Comcast's loss is less than expected

sales up 20.2%

3rd quarter is better than anticipated, a cable analyst says

November 01, 2001|By Paul Adams | Paul Adams,SUN STAFF

Philadelphia-based Comcast Corp., whose cable division serves 800,000 Maryland customers, reported yesterday a smaller-than-expected $106.8 million third-quarter loss and posted a 20.2 percent year-over-year increase in sales despite a slowing economy.

The loss amounts to 11 cents per share, compared with net income of $1.25 billion, or $1.29 per share, in last year's third quarter. The No. 3 U.S. cable provider, which is trying to take over AT&T Corp.'s broadband unit in a deal valued at more than $50 billion, had sales of $2.36 billion in the quarter. Analysts polled by First Call/Thomson Financial had forecast sales of $2.1 billion.

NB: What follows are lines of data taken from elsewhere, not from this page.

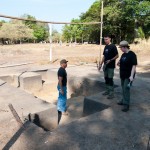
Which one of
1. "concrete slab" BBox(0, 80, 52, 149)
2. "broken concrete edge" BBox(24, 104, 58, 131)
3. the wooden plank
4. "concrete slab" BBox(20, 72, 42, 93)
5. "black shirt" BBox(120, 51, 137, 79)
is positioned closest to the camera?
"concrete slab" BBox(0, 80, 52, 149)

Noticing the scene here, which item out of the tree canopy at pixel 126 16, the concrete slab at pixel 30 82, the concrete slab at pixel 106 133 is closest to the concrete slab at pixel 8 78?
the concrete slab at pixel 30 82

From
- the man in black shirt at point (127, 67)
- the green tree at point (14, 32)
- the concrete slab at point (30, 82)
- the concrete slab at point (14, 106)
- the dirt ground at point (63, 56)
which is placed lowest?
the concrete slab at point (30, 82)

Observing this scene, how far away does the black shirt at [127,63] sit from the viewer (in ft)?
16.2

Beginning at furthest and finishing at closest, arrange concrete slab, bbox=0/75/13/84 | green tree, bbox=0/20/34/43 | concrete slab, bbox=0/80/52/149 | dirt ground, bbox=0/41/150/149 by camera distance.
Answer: green tree, bbox=0/20/34/43
dirt ground, bbox=0/41/150/149
concrete slab, bbox=0/75/13/84
concrete slab, bbox=0/80/52/149

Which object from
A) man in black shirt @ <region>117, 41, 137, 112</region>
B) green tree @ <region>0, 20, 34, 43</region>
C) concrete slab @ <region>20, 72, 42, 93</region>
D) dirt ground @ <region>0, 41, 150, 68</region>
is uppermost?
green tree @ <region>0, 20, 34, 43</region>

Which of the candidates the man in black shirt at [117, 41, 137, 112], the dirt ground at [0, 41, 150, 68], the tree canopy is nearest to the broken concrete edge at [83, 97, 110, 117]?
the man in black shirt at [117, 41, 137, 112]

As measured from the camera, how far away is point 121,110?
5.25m

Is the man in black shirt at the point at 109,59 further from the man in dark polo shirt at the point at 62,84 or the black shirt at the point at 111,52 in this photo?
the man in dark polo shirt at the point at 62,84

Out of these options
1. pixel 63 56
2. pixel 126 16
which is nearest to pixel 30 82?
pixel 63 56

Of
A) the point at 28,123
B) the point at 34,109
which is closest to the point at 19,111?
the point at 34,109

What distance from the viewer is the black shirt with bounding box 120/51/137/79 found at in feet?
16.2

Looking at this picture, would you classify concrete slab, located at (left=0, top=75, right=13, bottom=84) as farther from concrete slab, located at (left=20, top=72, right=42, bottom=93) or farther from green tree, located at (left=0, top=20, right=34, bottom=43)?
green tree, located at (left=0, top=20, right=34, bottom=43)

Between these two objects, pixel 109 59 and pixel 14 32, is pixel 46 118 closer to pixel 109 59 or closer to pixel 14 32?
pixel 109 59

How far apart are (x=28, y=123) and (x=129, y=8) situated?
2949cm
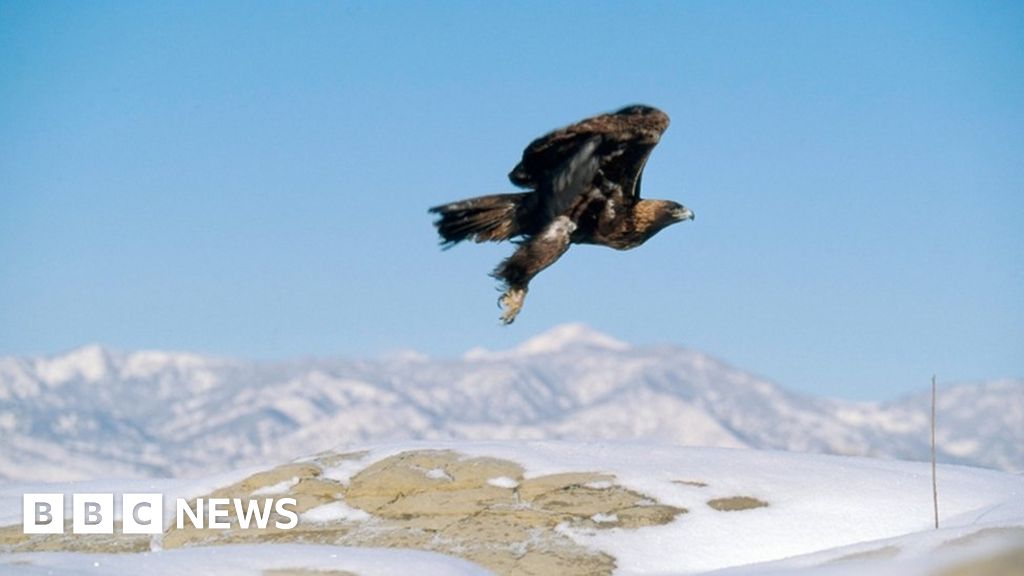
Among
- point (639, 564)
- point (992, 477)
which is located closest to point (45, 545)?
point (639, 564)

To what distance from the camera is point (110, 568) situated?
1298 cm

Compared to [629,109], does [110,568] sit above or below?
below

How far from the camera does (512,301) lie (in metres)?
13.3

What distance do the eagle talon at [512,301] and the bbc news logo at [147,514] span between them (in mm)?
5534

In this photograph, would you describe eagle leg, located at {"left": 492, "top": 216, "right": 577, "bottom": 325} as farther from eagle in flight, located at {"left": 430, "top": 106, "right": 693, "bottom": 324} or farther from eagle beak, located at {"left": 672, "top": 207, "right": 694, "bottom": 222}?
eagle beak, located at {"left": 672, "top": 207, "right": 694, "bottom": 222}

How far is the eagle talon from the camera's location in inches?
520

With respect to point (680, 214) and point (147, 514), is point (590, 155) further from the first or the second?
point (147, 514)

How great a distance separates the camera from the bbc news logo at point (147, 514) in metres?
17.9


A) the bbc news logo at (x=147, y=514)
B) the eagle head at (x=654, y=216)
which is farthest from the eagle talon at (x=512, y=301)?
the bbc news logo at (x=147, y=514)

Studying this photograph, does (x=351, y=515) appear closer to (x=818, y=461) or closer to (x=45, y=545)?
(x=45, y=545)

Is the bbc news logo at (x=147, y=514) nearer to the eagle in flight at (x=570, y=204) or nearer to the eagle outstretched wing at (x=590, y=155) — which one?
the eagle in flight at (x=570, y=204)

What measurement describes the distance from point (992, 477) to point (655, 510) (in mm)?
5124

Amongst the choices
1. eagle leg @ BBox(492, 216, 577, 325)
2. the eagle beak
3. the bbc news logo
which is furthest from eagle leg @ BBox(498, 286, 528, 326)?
the bbc news logo

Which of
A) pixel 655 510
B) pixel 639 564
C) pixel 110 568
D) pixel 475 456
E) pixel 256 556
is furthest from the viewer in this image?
pixel 475 456
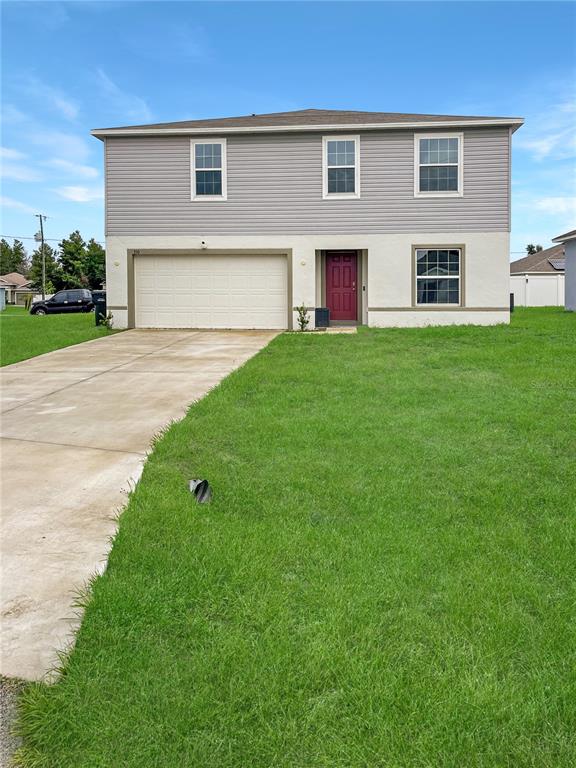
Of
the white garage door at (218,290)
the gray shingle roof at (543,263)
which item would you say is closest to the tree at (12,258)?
the gray shingle roof at (543,263)

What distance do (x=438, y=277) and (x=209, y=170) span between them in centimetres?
696

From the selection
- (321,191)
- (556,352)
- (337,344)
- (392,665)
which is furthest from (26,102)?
(392,665)

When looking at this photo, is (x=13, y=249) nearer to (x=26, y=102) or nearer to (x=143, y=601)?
(x=26, y=102)

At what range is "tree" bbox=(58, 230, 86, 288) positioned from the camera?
59344 mm

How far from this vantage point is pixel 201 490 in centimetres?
468

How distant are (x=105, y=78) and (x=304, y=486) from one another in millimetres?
19247

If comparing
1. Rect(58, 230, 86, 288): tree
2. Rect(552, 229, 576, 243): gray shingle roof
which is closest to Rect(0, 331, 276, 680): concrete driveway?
Rect(552, 229, 576, 243): gray shingle roof

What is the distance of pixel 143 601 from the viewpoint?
3.30 metres

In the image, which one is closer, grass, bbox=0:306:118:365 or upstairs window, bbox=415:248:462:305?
grass, bbox=0:306:118:365

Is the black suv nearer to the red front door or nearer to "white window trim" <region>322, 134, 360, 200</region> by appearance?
the red front door

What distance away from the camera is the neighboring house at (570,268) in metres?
25.1

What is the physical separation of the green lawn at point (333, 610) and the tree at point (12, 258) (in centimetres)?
8732

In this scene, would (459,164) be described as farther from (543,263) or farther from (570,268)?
(543,263)

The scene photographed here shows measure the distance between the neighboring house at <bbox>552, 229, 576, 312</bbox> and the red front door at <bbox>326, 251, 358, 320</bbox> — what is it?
11268 millimetres
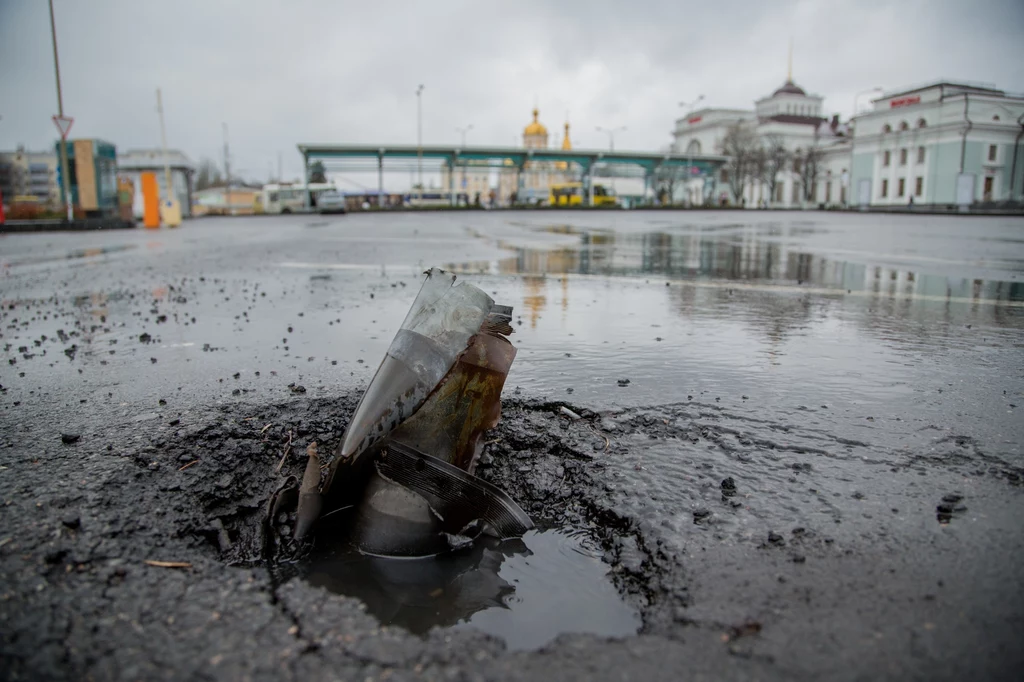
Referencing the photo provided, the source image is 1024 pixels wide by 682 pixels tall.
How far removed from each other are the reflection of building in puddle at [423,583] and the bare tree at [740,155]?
8467cm

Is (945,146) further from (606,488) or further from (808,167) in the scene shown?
(606,488)

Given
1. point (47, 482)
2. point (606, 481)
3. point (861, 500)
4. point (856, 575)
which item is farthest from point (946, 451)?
point (47, 482)

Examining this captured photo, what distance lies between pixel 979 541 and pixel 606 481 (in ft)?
3.26

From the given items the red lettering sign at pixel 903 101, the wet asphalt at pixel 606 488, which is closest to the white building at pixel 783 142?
the red lettering sign at pixel 903 101

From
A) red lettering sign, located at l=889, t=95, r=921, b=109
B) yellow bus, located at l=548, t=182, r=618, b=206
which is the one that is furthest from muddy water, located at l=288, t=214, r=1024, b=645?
red lettering sign, located at l=889, t=95, r=921, b=109

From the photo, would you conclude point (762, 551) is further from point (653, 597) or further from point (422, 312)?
point (422, 312)

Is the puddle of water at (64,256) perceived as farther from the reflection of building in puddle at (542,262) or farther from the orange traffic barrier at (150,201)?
the orange traffic barrier at (150,201)

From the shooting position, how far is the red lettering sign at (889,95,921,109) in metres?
71.2

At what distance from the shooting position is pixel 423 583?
1671mm

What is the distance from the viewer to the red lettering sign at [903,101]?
71250mm

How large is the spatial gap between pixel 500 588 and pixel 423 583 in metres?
0.20

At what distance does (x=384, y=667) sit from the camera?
4.11 ft

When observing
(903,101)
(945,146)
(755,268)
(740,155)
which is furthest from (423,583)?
(903,101)

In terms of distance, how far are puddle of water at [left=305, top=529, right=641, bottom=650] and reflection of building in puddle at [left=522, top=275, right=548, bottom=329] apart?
280cm
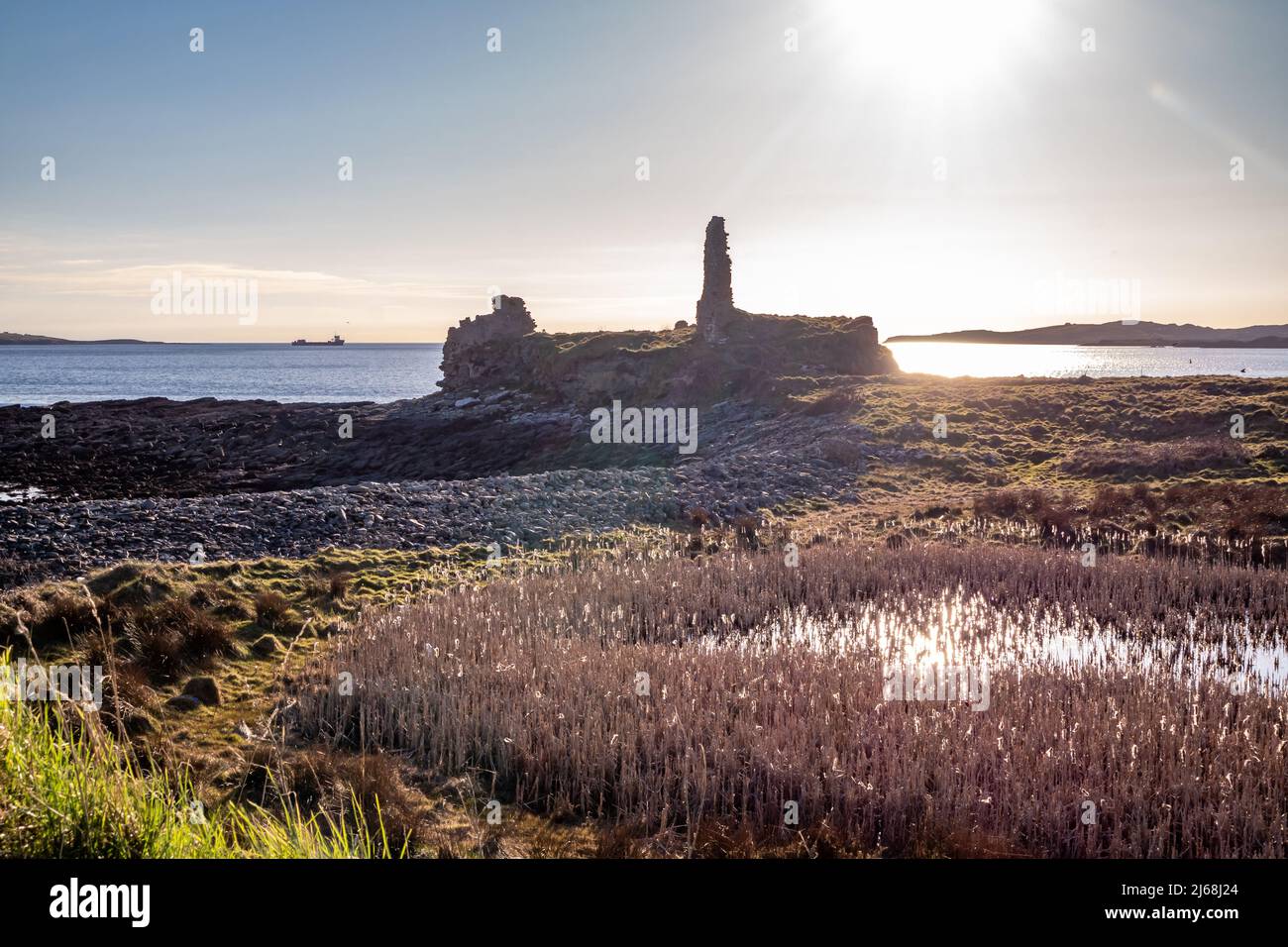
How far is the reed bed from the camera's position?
281 inches

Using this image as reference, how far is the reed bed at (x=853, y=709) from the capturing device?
23.4 feet

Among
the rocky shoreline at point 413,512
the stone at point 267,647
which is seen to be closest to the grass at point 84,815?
the stone at point 267,647

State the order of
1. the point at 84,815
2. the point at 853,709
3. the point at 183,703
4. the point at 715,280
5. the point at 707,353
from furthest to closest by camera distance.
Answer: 1. the point at 715,280
2. the point at 707,353
3. the point at 183,703
4. the point at 853,709
5. the point at 84,815

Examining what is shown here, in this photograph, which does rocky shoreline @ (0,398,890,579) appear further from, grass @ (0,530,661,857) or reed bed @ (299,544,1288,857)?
reed bed @ (299,544,1288,857)

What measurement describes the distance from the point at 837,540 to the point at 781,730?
12.9m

The loss is largely the result of acquisition costs and huge investments in infrastructure upgrades. Analysts tend to discount various noncash charges and focus attention on the cable operator's cash flow, which the company said rose 16.6 percent to $705.8 million from the year-earlier period.

The company's shares closed up 41 cents at $35.84 yesterday.

"I think across the board they came in better than where we had modeled them at," said Ray Schleinkofer, a cable analyst with Thomas Weisel Partners.

Given yesterday's results, analysts expect the cable company to weather the current slowdown better than many of its competitors despite an expected decline in advertising revenue in the fourth quarter.

"Historically, the cable industry has proven fairly recession-resistant, and so far, we're seeing only modest negative impact on cable operators in general and complete resilience from Comcast," said Fredrick W. Moran, an analyst with Jefferies & Company Inc.

Comcast executives said the company added 243,000 digital cable subscribers in the quarter and has seen demand for high-speed Internet service and other products climb despite the struggling economy.

"Despite all of the other things going on in the world, we have not lost our operational focus," Comcast President Brian Roberts said in a conference call.

Comcast's bid to buy AT&T's cable division was rejected by the company in July, but analysts contacted yesterday still give the deal a 50 percent or better chance of being consummated unless the nation's largest long-distance phone provider decides to hang on to the business. No other bidders have stepped forward.

"If there is a deal, it will likely come together in the next couple of months at some modestly sweetened price," Moran said.

Comcast's quarterly results coincided with news that the cable provider plans a two-week amnesty program for Baltimore-area residents who have been stealing cable service through illegal connections. Illegal users who turn themselves in between Nov. 1 and Nov. 15 will not face fines or penalties, which range from $500 to $1,500 and can include community service or jail time.

Once the amnesty period ends, the company said, it will begin a neighborhood-by-neighborhood search for unauthorized users who cost it millions in lost revenue. The problem is especially acute in Baltimore.

"We know who is stealing cable because we can detect that through various devices we have," said Kirstie Durr, a Comcast spokeswoman.

The amnesty program covers about 500,000 of the company's 800,000 Maryland customers, including those in Baltimore City.